A week ago, petitions calling for a recall of all Paris Town Board members were submitted to the Paris town clerk.
The clerk will have 31 days to decided if the petitions were sufficient to schedule an election, based on the requirements of state statutes.
The recall is being spearheaded by a group of residents who oppose the town’s intergovernmental agreement with Somers that would see some 2,500 acres of Paris land along I-94 transferred to Somers in exchange for a secure boundary for the town. Paris and Somers in the IGA agree to share revenue from development in the 2,500 acres. Paris also agrees to pay Somers $1.25 million and fund two revolving loan funds designed to spur development. Those in the transfer area object to being moved into Somers against their will and because they fear it will hurt their property value if by being in Somers, city of Kenosha water and sewer service is not available for development, as it would be if the property were annexed from Paris into Kenosha.
The agreement was approved by both the Somers and Paris boards, but litigation has halted its implementation. However, Somers has recently sent out a communication to the Paris residents in the transfer area — headlined “Welcome new Somers residents” — as if the agreement moved forward.

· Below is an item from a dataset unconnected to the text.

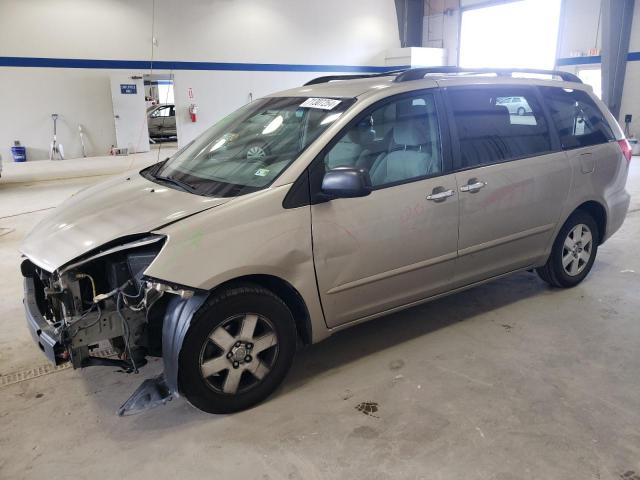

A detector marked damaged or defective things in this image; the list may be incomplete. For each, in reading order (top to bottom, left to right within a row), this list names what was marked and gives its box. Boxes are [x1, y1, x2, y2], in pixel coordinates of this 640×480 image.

damaged front end [20, 236, 205, 416]
crumpled fender [161, 292, 206, 394]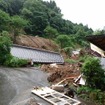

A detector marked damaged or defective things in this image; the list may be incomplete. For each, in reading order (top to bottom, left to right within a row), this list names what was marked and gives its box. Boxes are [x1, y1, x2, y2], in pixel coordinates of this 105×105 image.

damaged road [0, 67, 50, 105]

If the election goes forward, the current board members will automatically be on the ballot. Other people interested in being on the ballot can go through a nomination process.
Here are some views on the recall by three of the people who organized the petition gathering — and are likely going to be candidates in any recall election — and one of the Town Board members.

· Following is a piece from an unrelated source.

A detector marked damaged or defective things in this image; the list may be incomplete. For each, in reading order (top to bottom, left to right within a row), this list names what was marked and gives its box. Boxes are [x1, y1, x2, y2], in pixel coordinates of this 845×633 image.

Here are comments included in a press release about the recall from each of the three likely candidates:
Paul Terry: “The response to the petition that we have received on the doorsteps has been phenomenal. At first we thought that only those living within the land being annexed into Village of Somers would want to sign, but hundreds more have been in touch with us because they feel ignored and don’t want their taxpayer money handed over to Village of Somers, either.”

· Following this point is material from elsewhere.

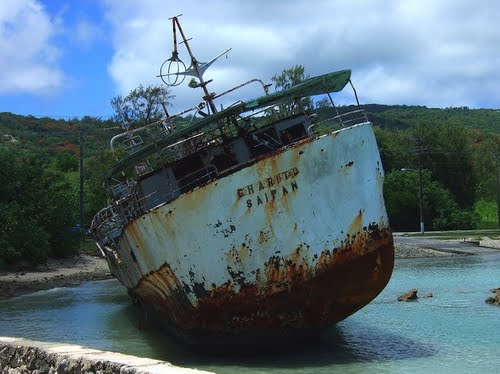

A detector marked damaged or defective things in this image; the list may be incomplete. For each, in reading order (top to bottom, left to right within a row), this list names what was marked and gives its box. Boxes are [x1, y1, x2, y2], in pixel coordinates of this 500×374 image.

rusted ship hull [104, 122, 394, 344]
rust stain on hull [130, 225, 394, 338]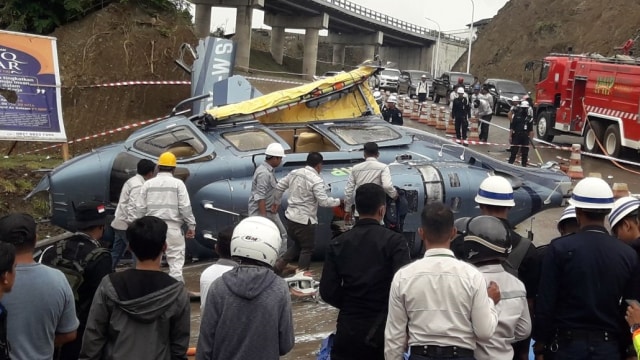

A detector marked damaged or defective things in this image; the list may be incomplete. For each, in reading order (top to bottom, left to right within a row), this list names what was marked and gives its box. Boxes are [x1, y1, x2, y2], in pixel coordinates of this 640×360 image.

Bob Fliess: “What the town should have done is explain their proposal before it was agreed, and to allow residents to have a vote on it. When the Paris Town Board arrogantly threw out the referendum petition it was a real shock to everyone. Now they are even writing letters to everyone at our expense to try and re-write history and pretend they didn’t act like a bunch of authoritarians over a done deal.”
Joe Kolnik: “Paul, Bob, and I have agreed that we will stand against the three Board Members on a platform of throwing out the agreement and making the Town Board more accountable. Paris isn’t a kingdom for three kings – it’s a community for three elected Paris Board Members who will listen to the people. This isn’t just about stopping the tax rise that everyone in Paris will get, it’s about less arrogance and more democracy and transparency. Why weren’t the people of Paris asked before the town board signed the agreement, and why did the board fail to act on so many requests for information for months? Their time ruling, rather than running, Paris is up.”
All three Town Board members — Chairman Virgil Gentz, Supervisor Ken Monson and Supervisor Ron Kammerzelt were contacted by westofthei.com via the telephone number listed under their contact info on the town website. Messages were left asking for comment at all three numbers. Responses received are printed below:
Ron Kammerzelt: “The whole thing is I think a lot of people don’t understand yet what we’re trying to do … The city of Kenosha is interested in growing in Paris mostly for industrial and some commercial, but not residential … The board is trying to do the best thing they can for people in the I-94 corridor and for Paris as a whole so we can plan.” Regarding transparency, Kammerzelt said the board properly noticed any full board meeting, and did more than required by holding office hours about the agreement before the public hearing and meeting where the IGA was approved.